Private Student Loan Rates: January 23, 2024—Loan Rates Jump Up

The average interest rate on 10-year fixed-rate private student loans rose last week. For borrowers pursuing private loans to fill in gaps to pay for higher education expenses, rates remain relatively low for borrowers with solid credit.

According to Credible.com, from January 15 to January 20, the average fixed interest rate on a 10-year private student loan was 8.07%. It was 10.77% on a five-year variable-rate loan. That’s for borrowers with a credit score of 720 or higher who prequalified on Credible.com’s student loan marketplace.

These rates are accurate as of January 15, 2024.

Fixed-rate Loans

Last week, the average fixed rate on a 10-year loan jumped by 0.46% to 8.07%. The average stood at 7.61% the week prior.

Borrowers currently in the market for a private student loan will receive a higher rate than they would have at this time last year. At this time last year, the average fixed rate on a 10-year loan was 7.41%, 0.66% lower than today’s rate.

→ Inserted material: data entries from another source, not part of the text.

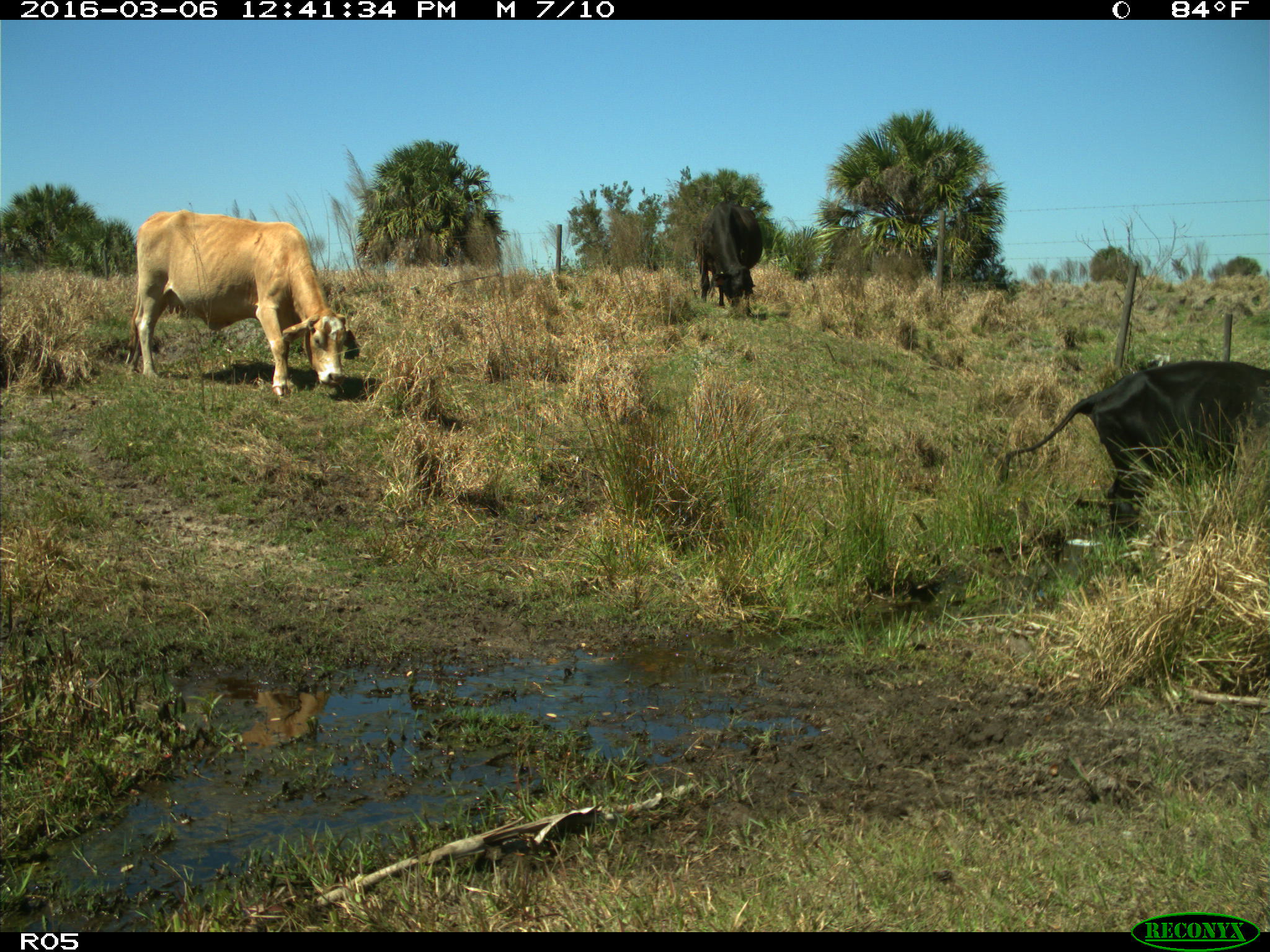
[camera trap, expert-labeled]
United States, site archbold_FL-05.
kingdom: Animalia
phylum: Chordata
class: Mammalia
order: Artiodactyla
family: Bovidae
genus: Bos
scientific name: Bos taurus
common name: domestic cow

If you were to finance $20,000 in student loans at today’s average fixed rate, you’d pay around $243 per month and approximately $9,207 in total interest over 10 years, in general.

Variable-rate Loans

Last week, rates on variable five-year student loans moved up, reaching 10.77% from 7.49% the week prior.

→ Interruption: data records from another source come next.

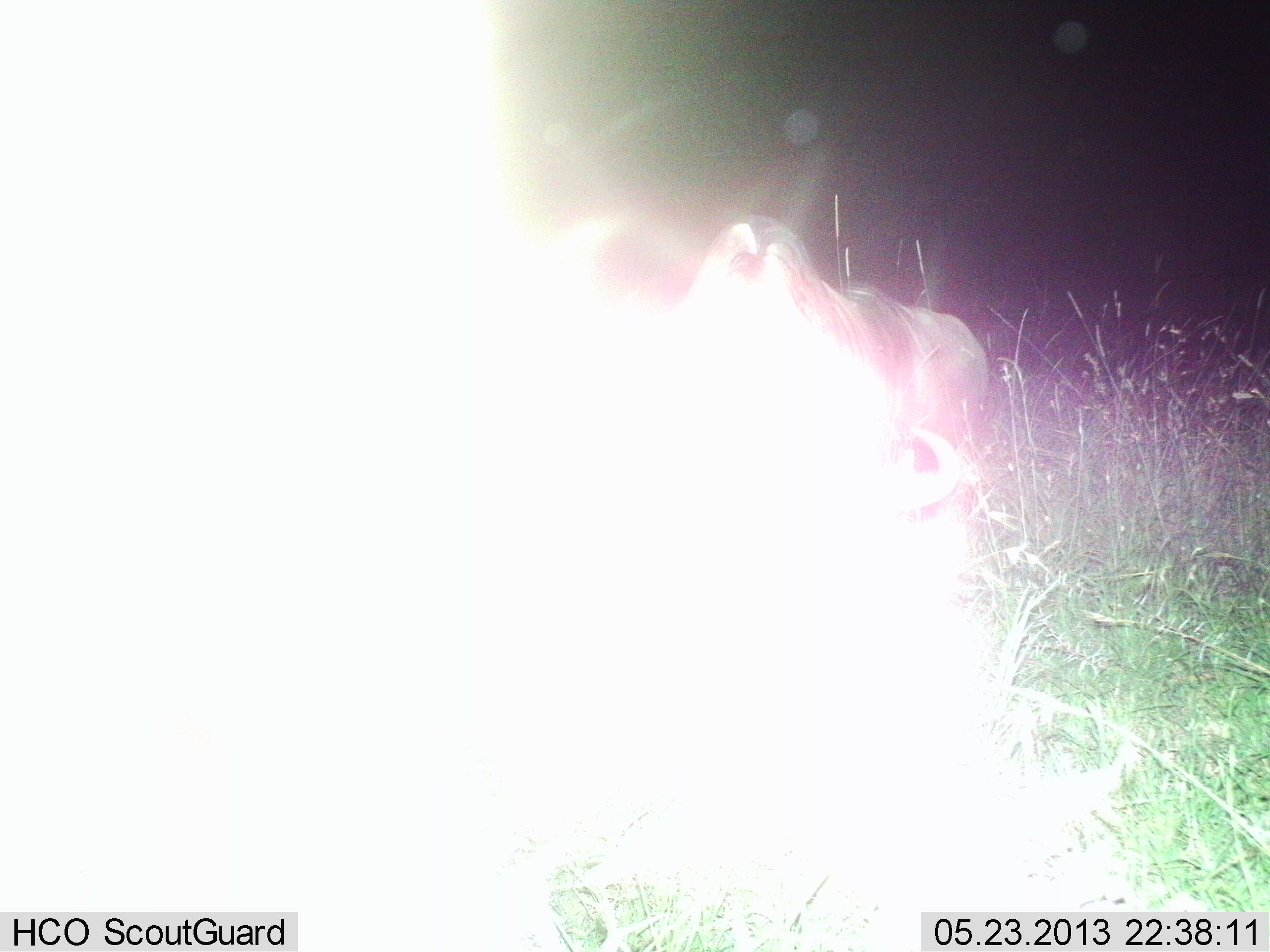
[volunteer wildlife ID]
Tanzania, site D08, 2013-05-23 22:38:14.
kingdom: Animalia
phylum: Chordata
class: Mammalia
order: Artiodactyla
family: Bovidae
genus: Connochaetes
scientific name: Connochaetes taurinus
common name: blue wildebeest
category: wildebeest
Wildebeest (blue wildebeest) (Connochaetes taurinus), count 1. Behavior (volunteer vote fractions): standing 67%, resting 8%, moving 8%, interacting 0%. Young present (vote fraction): 0%. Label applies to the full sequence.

In contrast to fixed rates, variable interest rates fluctuate over the course of a loan term. Variable rates may start lower than fixed rates, especially during periods when rates are low overall, but they can rise over time.

Private lenders often offer borrowers the option to choose between fixed and variable interest rates. Fixed rates may be the safer bet for the average student, but if your income is stable and you plan to pay off your loan quickly, it could be beneficial to choose a variable loan.

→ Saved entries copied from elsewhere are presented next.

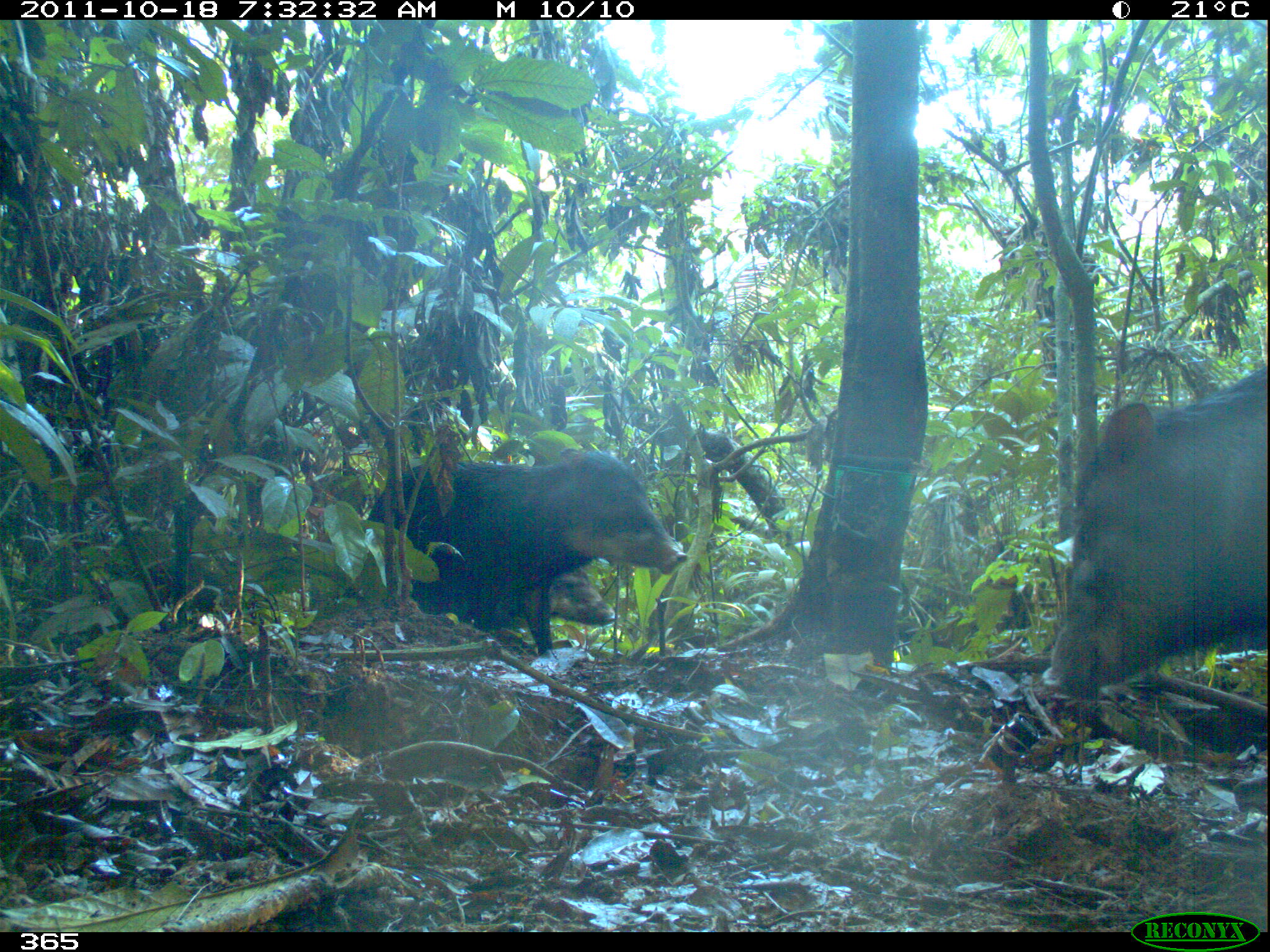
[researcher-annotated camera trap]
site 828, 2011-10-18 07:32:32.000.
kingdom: Animalia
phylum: Chordata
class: Mammalia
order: Artiodactyla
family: Tayassuidae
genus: Tayassu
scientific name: Tayassu pecari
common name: white-lipped peccary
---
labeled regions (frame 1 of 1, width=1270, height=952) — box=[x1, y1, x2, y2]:
tayassu pecari: box=[1036, 361, 1266, 702]; box=[363, 450, 688, 656]; box=[407, 568, 617, 630]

Financing a $20,000 five-year private loan at 10.77% would yield a monthly payment of approximately $433. A borrower would pay $5,953 in total interest over the life of the loan. But the rate in this example is variable, and it could move up or down each month.

Shopping for Private Student Loans

First, take a look at the loan’s overall cost. Consider both interest rate and fees. Also, look at the type of help each lender offers if you’re not able to afford your payments.

Remember, those with good or excellent credit typically get the best rates.

How much should you borrow? Experts generally recommend borrowing no more than you’ll earn in your first year out of college. How much can you borrow? Some lenders cap the amount you can borrow each year, while others don’t. When you’re shopping around for a loan, take to lenders about how the loan is disbursed and what costs it will cover.

Getting a Private Student Loan

If you reach the annual borrowing limits for federal student loans or if you’re otherwise ineligible for them, private student loans may be a good option. But consider a federal student loan as your first option since the interest rates are typically lower. You’ll also receive more liberal repayment and forgiveness options with federal student loans.

Getting a private student loan generally involves applying directly through a non-federal lender, such as a bank, credit union or online entity. You may also be able to get a private student loan through a nonprofit organization, state agency or college.

Keep in mind that undergraduates with limited credit history often need a co-signer who can meet the lender’s borrowing requirements.

When applying for a private student loan, take into consideration the following:

  • Your qualifications. Private student loans are credit-based. Lenders typically require a credit score in the higher 600s. This is where having a co-signer can be particularly beneficial.
  • Where to apply. You can apply directly on the lender’s website, via mail or over the phone.
  • Your options. Look at what each lender offers and compare the interest rate, term, future monthly payment, origination fee and late fee. Also, check to see if the lender offers a co-signer release so that the co-borrower can eventually come off of the loan.

The Rate You’ll Receive

Lenders offering private student loans generally offer both fixed and variable interest rates. These rates are, in part, based on your creditworthiness. Generally, the higher your credit score, the lower the interest rate you’ll receive. But credit history, income, the degree you’re working on and your career can factor into the interest rate you receive as well.